When Joe and Norrie find the center of the dome, at first I’m afraid that it’s at the spot where Barbie buried Julia’s husband, but as it turns out, there’s all sorts of shit buried in these woods. The actual source of the dome is a little miniature dome with a black egg inside.
If one takes the egg as a representation of the town then there’s some very interesting symbolism at play here, but I think I’ll go into it next week, when I have been crying less. Anyway, Norrie and Joe lay hands on the mini-dome, and are treated to a vision of Alice, which Norrie takes as a sign to go home.
In another part of town, where it is suddenly night time, Boomer is loading Big Jim’s propane onto a trailer, whether on Toothless’ orders or his own steam, I don’t know. But it really doesn’t pay to underestimate a man who kills priests with their own hearing aids. Jim shoots the propane, creating a massive fireball and causing Boomer to live up to his name. My favorite part is the darkly comic moment just afterward where Jim drunkenly smiles like “Heh. I made a essplosion.”
Alice is in the middle of delivering the baby when her heart begins to fail. Carolyn begs her to rest, but she uses her last bit of strength to instruct Barbie in unwrapping the cord from around the infant’s neck.
And maybe this is why the Dome chose to induce labor on Harriet. Because Alice’s body was bound to give out. And that baby didn’t stand a chance without a doctor. Harriet names the baby Alice, which is a sweet gesture even though it implies that you can replace one character with another, which is obviously not true when it comes to gay representation.
That’s basically the argument Norrie makes when she arrives. She doesn’t want some baby Alice or the will of the Dome or whatever. She wants her mom. And Carolyn lets this moment be about the two of them. And when the moment is over and Alice is gone, Norrie pounds against the Dome, begging, bargaining, pleading. It’s powerful. But even more powerful is the scene occurring inside, where Carolyn holds her wife one final time, brushing a stray lock of hair aside, trying to be strong but then deciding to let the hurt in. And I will not attempt to improve on Aisha Hinds’ silence with words of my own except to say that I am sending her my Kleenex bill because this scene has made me sob three times in a row.
At the very end of the episode we see that black egg responding to Norrie’s prayer, but I’m really not trying to get my hopes up that the Dome will bring Alice back.
As anyone who has read my recaps knows, Under The Dome didn’t impress me much in its first few weeks. It’s really only in the past two episodes that it has found its urgency, tone, and emotional resonance. So I might wish that they had chosen to kill Alice–yet another casualty in this summer of endless lesbian deaths–before, when I didn’t like it and could just snark about it. But I don’t wish that. If you are going to kill off a lesbian character, especially a sweet, selfless one like Alice, I want it to hurt, as long as it hurts for the right reasons. And I think it did. Maybe even for important reasons. Let me explain what I mean by that.

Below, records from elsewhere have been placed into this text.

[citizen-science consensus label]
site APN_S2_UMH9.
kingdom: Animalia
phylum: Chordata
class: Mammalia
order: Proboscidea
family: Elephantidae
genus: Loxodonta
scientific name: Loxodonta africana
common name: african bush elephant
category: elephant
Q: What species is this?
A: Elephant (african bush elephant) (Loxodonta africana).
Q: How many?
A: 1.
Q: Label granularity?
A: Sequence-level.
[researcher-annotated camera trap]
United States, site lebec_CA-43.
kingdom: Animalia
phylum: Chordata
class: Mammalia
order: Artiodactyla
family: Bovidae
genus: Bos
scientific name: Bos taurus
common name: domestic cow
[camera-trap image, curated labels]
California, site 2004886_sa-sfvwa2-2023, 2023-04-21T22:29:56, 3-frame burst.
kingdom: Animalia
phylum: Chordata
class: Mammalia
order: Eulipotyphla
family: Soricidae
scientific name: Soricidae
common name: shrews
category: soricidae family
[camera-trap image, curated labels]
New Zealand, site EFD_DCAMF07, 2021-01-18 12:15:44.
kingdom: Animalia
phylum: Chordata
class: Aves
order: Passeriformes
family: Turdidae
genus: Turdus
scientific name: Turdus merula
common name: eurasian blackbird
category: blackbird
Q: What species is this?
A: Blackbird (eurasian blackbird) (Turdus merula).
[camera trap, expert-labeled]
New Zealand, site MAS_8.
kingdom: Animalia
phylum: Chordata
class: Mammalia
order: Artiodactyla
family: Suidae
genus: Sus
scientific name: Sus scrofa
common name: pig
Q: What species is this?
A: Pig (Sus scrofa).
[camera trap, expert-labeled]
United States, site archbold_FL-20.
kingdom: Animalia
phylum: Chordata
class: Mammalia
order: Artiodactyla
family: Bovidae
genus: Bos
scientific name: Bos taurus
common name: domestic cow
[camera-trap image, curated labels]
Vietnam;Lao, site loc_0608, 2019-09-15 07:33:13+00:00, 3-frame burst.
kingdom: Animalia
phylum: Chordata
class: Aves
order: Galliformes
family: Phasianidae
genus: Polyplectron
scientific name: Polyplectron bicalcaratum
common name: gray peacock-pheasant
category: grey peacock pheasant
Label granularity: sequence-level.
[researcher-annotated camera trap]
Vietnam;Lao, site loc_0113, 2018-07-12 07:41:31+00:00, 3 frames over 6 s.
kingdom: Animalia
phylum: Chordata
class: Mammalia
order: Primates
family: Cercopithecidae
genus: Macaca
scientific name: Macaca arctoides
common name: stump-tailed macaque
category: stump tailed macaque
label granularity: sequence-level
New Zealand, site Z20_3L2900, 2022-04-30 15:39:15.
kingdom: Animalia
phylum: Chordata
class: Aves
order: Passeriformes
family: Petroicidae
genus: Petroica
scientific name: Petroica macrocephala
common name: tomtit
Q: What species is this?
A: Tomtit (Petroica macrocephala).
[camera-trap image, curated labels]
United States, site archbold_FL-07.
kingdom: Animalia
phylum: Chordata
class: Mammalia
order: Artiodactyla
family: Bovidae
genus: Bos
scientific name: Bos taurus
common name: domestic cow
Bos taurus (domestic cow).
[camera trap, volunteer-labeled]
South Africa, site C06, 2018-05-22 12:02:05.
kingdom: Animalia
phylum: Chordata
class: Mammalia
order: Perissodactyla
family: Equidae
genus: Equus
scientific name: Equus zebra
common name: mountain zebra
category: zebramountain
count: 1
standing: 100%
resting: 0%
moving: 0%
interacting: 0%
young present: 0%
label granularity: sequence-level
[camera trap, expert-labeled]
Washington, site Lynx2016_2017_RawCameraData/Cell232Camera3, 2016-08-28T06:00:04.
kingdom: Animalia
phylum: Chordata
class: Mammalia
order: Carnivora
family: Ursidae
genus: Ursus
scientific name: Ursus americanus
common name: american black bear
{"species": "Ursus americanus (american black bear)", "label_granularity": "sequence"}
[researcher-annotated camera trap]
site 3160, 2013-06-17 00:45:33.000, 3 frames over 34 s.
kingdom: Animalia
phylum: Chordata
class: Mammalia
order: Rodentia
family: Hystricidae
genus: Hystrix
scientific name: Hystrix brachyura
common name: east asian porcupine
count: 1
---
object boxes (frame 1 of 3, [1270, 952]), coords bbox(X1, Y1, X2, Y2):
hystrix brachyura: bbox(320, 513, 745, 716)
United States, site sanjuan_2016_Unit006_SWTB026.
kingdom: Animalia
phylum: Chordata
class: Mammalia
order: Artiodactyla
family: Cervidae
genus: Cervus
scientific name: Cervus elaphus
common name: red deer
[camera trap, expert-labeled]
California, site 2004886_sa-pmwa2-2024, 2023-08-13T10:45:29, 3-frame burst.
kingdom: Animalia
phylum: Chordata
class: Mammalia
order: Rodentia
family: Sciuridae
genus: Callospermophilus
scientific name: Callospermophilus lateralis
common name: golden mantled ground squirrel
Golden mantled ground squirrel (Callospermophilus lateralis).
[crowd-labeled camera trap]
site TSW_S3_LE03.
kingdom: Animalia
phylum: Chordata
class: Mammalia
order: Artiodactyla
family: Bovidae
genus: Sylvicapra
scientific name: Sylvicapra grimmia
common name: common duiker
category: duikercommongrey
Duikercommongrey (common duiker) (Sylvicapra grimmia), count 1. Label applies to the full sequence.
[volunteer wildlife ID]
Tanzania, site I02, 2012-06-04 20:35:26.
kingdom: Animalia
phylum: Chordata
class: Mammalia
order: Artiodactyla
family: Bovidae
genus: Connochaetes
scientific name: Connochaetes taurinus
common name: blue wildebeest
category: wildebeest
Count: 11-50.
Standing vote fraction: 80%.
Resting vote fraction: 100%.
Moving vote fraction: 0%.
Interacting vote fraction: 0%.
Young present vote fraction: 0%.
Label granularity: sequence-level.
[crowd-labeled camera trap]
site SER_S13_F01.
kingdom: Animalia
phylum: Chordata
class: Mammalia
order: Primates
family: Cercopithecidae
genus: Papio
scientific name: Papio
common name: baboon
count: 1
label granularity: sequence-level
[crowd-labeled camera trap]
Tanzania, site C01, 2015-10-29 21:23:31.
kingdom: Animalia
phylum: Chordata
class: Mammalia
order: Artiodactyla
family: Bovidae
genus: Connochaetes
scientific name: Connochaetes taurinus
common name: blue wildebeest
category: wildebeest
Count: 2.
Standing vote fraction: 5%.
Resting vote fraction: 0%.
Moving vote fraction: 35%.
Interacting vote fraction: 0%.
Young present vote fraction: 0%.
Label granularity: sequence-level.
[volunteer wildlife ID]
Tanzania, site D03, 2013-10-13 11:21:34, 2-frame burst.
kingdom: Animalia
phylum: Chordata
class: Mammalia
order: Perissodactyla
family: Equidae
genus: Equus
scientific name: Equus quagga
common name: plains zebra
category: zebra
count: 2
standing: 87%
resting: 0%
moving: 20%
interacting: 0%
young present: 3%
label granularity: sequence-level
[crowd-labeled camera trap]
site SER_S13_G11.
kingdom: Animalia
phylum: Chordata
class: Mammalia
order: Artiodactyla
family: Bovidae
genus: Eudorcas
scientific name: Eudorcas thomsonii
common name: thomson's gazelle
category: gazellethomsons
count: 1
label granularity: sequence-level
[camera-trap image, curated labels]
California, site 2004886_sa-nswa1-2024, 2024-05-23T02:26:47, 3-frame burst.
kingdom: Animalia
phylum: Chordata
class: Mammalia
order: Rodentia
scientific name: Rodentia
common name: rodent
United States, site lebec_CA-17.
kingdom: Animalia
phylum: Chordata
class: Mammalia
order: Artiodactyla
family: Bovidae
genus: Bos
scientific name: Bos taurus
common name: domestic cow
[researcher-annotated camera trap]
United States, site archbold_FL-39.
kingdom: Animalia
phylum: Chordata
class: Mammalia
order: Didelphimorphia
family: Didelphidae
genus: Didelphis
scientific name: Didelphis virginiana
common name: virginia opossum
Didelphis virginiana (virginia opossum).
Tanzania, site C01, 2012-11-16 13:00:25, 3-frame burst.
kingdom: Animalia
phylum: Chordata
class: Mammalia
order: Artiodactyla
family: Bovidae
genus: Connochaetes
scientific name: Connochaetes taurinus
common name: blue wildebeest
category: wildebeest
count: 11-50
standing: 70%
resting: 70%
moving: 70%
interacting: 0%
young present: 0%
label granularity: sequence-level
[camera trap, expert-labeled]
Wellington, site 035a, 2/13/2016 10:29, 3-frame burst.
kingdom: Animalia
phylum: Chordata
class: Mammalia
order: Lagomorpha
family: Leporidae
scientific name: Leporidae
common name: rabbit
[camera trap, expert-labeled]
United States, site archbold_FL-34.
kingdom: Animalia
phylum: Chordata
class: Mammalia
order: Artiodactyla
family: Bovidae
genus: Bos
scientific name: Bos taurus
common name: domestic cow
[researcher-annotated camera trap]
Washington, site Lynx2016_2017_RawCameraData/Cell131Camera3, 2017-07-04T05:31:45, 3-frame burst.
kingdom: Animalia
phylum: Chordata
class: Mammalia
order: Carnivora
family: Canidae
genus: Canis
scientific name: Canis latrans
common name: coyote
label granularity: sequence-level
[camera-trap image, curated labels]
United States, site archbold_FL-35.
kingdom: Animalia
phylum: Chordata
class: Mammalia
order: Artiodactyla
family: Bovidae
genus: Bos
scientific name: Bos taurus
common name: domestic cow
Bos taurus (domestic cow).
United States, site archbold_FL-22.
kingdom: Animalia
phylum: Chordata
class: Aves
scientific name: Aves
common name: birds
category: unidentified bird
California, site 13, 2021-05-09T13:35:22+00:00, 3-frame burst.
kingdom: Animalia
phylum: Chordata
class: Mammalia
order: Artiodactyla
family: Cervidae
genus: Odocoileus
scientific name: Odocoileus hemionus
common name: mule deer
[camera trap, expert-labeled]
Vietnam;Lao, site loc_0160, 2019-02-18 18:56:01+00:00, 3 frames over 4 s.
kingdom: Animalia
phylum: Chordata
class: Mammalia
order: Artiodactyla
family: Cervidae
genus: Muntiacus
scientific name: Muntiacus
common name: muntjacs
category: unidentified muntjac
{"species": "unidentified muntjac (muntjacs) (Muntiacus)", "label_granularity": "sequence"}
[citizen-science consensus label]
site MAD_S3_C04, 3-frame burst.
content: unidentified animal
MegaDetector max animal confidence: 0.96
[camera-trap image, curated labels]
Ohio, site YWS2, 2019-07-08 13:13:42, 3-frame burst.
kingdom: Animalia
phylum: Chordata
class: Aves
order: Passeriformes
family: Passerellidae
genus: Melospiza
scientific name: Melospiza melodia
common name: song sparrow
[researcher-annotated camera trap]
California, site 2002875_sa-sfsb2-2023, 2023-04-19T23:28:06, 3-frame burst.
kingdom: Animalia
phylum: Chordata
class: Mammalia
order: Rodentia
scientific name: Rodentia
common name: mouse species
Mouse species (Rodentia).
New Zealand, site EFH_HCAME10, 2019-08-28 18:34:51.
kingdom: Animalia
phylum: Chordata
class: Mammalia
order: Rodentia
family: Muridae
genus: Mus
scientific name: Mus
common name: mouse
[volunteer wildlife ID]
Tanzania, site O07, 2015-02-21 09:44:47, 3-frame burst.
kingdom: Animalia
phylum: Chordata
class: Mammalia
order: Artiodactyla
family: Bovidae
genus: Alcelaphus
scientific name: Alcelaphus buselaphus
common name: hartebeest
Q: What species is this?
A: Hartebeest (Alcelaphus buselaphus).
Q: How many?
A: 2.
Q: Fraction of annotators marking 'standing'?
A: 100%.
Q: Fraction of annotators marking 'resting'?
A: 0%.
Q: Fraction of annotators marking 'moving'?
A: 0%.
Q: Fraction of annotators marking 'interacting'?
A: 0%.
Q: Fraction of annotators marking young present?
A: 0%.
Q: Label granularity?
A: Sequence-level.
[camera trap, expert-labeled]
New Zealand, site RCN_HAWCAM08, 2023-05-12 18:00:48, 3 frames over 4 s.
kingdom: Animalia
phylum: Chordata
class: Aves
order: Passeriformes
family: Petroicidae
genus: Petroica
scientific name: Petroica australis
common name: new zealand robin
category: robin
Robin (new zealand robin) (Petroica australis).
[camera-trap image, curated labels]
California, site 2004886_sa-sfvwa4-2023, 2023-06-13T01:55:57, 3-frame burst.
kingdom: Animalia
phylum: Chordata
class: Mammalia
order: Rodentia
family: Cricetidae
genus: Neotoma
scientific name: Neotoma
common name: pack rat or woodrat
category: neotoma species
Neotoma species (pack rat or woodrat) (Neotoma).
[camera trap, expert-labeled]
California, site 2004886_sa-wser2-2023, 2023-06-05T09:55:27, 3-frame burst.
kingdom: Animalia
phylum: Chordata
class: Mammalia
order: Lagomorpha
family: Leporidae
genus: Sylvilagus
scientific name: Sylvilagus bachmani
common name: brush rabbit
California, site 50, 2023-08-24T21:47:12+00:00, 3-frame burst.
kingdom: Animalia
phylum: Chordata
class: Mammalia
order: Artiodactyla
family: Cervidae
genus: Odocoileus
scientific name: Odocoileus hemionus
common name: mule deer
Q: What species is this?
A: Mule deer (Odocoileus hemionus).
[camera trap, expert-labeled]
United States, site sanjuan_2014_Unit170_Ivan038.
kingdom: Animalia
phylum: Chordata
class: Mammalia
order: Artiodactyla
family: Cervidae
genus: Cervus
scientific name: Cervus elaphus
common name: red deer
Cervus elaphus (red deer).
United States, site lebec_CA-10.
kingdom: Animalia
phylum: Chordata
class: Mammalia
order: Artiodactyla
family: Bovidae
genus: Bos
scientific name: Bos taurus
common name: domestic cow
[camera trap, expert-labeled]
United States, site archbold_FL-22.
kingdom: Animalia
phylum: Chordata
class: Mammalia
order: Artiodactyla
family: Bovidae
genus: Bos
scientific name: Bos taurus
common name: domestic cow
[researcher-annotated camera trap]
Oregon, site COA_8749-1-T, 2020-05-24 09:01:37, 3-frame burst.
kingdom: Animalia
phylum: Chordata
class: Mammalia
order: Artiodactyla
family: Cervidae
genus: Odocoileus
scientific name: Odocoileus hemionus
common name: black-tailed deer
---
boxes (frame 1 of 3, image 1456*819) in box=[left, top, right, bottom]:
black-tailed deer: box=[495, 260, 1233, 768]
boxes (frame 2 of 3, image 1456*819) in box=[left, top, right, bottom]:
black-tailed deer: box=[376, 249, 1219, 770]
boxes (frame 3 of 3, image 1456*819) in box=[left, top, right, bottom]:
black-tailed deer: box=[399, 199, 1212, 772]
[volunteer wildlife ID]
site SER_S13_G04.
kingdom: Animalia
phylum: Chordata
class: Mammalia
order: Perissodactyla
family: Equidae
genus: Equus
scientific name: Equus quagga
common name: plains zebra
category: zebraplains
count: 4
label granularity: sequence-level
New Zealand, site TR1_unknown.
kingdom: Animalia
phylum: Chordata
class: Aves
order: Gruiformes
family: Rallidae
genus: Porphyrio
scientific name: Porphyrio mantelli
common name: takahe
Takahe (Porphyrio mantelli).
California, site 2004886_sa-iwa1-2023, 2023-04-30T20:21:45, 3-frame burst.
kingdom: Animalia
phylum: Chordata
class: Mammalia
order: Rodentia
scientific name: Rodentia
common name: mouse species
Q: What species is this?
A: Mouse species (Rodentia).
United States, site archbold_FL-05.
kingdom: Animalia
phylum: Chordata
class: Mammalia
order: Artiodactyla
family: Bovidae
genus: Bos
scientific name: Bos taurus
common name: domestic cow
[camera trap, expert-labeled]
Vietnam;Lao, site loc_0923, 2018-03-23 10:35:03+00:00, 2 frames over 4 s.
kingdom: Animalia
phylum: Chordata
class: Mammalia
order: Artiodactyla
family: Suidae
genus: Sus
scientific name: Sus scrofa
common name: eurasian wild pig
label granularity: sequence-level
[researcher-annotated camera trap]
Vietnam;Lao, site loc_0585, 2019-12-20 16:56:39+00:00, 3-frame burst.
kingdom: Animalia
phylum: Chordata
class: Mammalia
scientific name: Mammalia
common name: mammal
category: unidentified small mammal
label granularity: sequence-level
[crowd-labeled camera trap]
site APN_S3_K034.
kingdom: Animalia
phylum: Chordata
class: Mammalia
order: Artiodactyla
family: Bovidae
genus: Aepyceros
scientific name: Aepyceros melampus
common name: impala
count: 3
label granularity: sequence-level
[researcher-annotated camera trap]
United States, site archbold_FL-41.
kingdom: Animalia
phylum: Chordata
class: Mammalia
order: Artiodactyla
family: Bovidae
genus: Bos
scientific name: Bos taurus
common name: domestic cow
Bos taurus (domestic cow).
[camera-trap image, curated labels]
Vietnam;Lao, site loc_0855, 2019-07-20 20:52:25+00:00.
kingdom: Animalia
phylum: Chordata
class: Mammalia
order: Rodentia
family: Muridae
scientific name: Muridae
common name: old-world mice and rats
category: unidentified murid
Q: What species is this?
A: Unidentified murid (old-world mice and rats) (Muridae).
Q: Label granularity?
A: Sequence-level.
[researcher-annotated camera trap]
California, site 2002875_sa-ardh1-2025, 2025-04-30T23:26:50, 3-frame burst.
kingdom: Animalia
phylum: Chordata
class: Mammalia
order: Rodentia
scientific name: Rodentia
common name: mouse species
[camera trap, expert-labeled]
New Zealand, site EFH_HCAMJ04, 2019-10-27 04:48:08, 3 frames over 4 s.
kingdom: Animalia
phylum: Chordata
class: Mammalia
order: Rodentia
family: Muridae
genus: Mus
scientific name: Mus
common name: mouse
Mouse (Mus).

I don’t think Under The Dome is ever going to get the kind of widespread lesbian love of, say, The Fosters. Alice and Carolyn are two parts of a large ensemble, and their story isn’t overtly gay. But they are on the most watched new summer show in America. It, in turn, is on CBS, which, as they constantly remind us, is “America’s most watched network.” CBS also has the worst track record of including gay characters of any of the big five networks, so this is a big step. This might not be the show you and your roller derby team get together and dish about, but it is the show your uncle and your high school chemistry teacher and your Facebook friends watch. And maybe they had a moment of recognition last night, in between the tears, when their hearts understood that losing a parent or a spouse is a universal sort of pain. Grief is like that; powerful in its ability both to hurt, and unite. Alice Calvert was with us for seven brief weeks, but she wasn’t treated as a throwaway character. Her death was not meant to be sensationalistic or convenient. Quite the opposite. So for that, her life and her death were a gift.